Nicolò fu il primo a provarci, lanciandosi come freelance, in nome di quella libertà tanto desiderata. Numeri e parole erano il suo punto di forza, così ha iniziato a scrivere analisi d’impatto, strategie di marketing, piani industriali e di comunicazione – compiti che, nel mondo del lavoro “tradizionale”, vengono spesso eseguiti separatamente, da più mani. La sua fame di nuove opportunità lo ha spinto a raccogliere varie sfide, da solo. Non molto tempo dopo, ha chiamato gli altri al suo fianco e, insieme, hanno spiccato il volo.
Unire progetti e professionisti tanto diversi, inoltre, confermava la loro ipotesi iniziale: strategie e storie sono inseparabilmente interconnesse. Le persone dimenticano facilmente numeri e dati se privi di un messaggio chiaro ed efficace e, analogamente, le parole risultano vuote se sprovviste di una solida base conoscitiva.
Per la prima volta, sembrava davvero che strategia e storytelling potessero essere realizzate da una sola agenzia e dalle stesse persone: analisi d’impatto e linee guida di brand messaging, framework aziendali e piani di marketing, risultati trimestrali e profili social.
Il World Economic Forum, Netflix, il governo australiano, UniCredit sono solo alcune delle organizzazioni leader a livello mondiale che quei cinque ragazzi hanno orgogliosamente servito dai vicoli stretti di Bari Vecchia, dalle dolci colline di Bali e di Bologna, o dal tavolino di un bar della capitale.
Il loro sogno ha preso forma tra una call di Zoom, una slide di Power Point e un tuffo nell’oceano. Ci hanno creduto davvero e quel sogno è diventato realtà, una realtà che ha preso il nome di Disal: strategie, storie e strumenti per aziende globali e cittadini digitali.
Quei cinque ragazzi hanno scelto di sognare. Volevano lavorare e vivere la vita come più desideravano, indipendentemente da dove il cuore li avrebbe portati, e questa è solo l’alba del loro successo.

# Consegna:
Secondo il brano riportato, quale nome ha preso la realtà nata dal sogno dei cinque ragazzi?

# Record di immagini e domande:
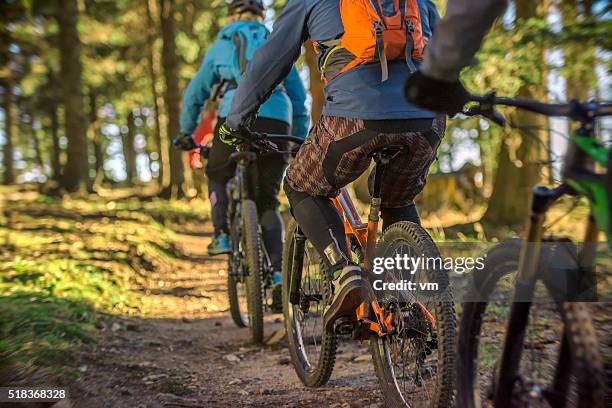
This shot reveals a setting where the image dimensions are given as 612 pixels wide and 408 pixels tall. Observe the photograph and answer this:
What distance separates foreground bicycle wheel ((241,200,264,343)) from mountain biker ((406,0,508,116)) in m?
2.79

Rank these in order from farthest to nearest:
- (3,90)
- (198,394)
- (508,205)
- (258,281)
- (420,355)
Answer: (3,90) → (508,205) → (258,281) → (198,394) → (420,355)

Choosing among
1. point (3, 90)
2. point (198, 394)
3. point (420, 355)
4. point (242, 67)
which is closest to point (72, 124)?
point (3, 90)

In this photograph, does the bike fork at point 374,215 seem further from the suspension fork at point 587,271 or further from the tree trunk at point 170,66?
the tree trunk at point 170,66

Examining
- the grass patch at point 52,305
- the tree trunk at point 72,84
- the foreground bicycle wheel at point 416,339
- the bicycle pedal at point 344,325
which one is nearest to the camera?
the foreground bicycle wheel at point 416,339

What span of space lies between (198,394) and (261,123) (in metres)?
2.13

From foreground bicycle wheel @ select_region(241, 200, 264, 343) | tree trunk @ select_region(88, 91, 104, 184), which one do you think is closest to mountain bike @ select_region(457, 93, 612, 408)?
foreground bicycle wheel @ select_region(241, 200, 264, 343)

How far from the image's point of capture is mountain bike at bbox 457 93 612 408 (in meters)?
1.86

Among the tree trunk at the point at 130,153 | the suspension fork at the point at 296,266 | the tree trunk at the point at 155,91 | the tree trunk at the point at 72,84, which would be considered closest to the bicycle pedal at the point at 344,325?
the suspension fork at the point at 296,266

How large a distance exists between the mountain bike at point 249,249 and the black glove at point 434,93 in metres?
2.47

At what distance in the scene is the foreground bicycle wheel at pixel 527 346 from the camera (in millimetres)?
1880

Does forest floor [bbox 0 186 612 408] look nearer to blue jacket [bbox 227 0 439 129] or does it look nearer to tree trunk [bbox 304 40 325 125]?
blue jacket [bbox 227 0 439 129]

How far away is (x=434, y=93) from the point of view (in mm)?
2107

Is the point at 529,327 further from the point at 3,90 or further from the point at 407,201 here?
the point at 3,90

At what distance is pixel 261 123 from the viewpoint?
4895 mm
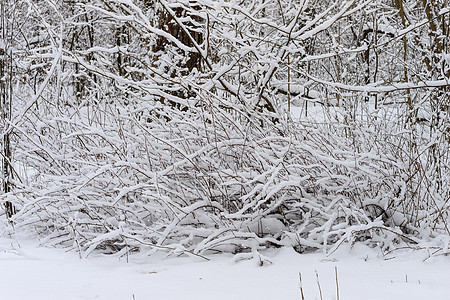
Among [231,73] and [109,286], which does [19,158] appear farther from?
[109,286]

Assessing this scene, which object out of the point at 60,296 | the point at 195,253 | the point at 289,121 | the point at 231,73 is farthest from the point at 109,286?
the point at 231,73

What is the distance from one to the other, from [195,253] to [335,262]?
35.3 inches

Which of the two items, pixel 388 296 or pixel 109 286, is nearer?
pixel 388 296

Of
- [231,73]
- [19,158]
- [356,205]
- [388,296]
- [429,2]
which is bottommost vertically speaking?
[388,296]

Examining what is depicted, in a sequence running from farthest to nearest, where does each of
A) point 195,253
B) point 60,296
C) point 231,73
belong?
point 231,73
point 195,253
point 60,296

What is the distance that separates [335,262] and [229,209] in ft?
3.07

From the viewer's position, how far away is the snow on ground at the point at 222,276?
8.30 feet

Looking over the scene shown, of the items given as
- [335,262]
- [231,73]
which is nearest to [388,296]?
[335,262]

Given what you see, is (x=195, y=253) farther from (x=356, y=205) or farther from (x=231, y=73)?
(x=231, y=73)

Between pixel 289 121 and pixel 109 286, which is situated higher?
pixel 289 121

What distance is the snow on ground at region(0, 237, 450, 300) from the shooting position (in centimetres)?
253

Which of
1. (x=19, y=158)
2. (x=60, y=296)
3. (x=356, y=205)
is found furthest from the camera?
(x=19, y=158)

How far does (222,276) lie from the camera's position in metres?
2.87

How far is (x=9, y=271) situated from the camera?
10.2ft
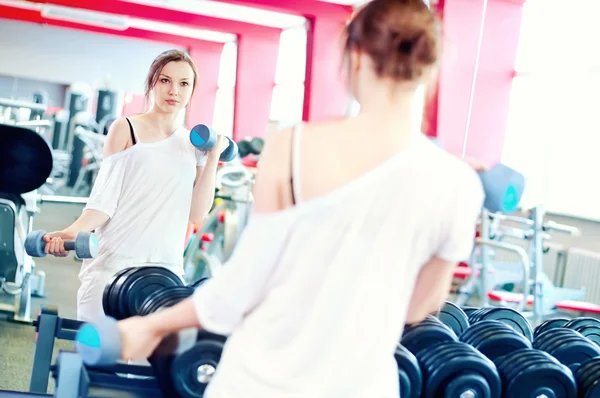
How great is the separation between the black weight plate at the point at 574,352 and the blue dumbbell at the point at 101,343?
157 centimetres

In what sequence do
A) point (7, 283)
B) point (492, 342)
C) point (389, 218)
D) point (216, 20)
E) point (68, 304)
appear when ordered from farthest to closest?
point (216, 20), point (68, 304), point (7, 283), point (492, 342), point (389, 218)

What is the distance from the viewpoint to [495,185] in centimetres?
158

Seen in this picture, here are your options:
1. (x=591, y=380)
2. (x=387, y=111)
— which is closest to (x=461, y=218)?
(x=387, y=111)

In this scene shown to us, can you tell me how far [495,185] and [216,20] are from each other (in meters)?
11.5

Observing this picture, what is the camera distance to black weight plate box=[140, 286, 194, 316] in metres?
1.87

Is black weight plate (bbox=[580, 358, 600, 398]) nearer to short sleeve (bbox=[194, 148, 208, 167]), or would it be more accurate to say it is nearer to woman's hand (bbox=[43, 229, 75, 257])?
short sleeve (bbox=[194, 148, 208, 167])

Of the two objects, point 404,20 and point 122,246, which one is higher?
point 404,20

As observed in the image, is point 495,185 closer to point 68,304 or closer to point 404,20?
point 404,20

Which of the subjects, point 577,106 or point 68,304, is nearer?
point 68,304

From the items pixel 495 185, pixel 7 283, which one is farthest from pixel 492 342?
pixel 7 283

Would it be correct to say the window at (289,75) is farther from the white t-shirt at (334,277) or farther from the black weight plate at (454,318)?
the white t-shirt at (334,277)

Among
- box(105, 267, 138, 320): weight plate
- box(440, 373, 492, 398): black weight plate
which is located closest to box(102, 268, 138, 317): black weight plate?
box(105, 267, 138, 320): weight plate

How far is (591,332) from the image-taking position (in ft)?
8.14

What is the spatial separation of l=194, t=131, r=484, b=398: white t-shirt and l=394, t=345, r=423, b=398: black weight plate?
808 millimetres
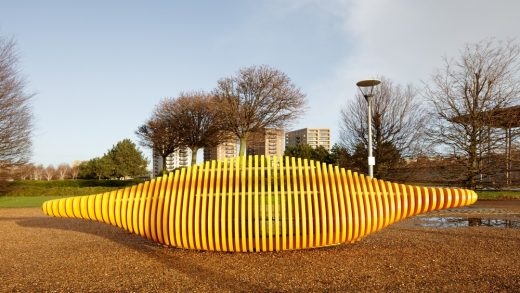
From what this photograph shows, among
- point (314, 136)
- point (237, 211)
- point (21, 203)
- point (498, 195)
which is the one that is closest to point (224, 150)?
point (21, 203)

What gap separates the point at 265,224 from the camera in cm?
645

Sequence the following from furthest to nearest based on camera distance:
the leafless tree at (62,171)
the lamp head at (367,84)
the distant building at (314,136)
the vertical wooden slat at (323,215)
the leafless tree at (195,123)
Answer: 1. the distant building at (314,136)
2. the leafless tree at (62,171)
3. the leafless tree at (195,123)
4. the lamp head at (367,84)
5. the vertical wooden slat at (323,215)

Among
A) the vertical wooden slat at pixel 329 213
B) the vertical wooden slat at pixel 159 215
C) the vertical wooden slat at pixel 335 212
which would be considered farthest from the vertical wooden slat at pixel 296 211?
the vertical wooden slat at pixel 159 215

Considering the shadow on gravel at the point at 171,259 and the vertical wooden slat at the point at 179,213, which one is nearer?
the shadow on gravel at the point at 171,259

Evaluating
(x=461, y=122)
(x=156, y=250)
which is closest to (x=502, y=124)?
(x=461, y=122)

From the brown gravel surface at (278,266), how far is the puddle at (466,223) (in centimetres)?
235

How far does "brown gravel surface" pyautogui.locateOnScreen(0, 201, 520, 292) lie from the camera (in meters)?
5.05

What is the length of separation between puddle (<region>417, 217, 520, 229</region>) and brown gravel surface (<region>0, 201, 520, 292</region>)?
2.35 meters

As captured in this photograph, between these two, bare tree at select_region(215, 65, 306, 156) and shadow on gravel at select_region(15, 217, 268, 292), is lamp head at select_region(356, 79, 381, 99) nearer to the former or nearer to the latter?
shadow on gravel at select_region(15, 217, 268, 292)

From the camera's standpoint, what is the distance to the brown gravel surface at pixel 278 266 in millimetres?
5055

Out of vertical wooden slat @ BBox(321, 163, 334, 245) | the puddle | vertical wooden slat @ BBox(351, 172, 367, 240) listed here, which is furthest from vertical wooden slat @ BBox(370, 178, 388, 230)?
the puddle

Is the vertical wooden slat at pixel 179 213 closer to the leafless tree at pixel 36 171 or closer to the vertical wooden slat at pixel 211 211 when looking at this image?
the vertical wooden slat at pixel 211 211

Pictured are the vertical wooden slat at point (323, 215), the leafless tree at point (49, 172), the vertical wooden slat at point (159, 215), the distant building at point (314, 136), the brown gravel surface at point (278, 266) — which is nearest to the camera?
the brown gravel surface at point (278, 266)

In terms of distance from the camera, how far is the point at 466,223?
38.7 ft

# Soluzione:
Ha preso il nome di Disal.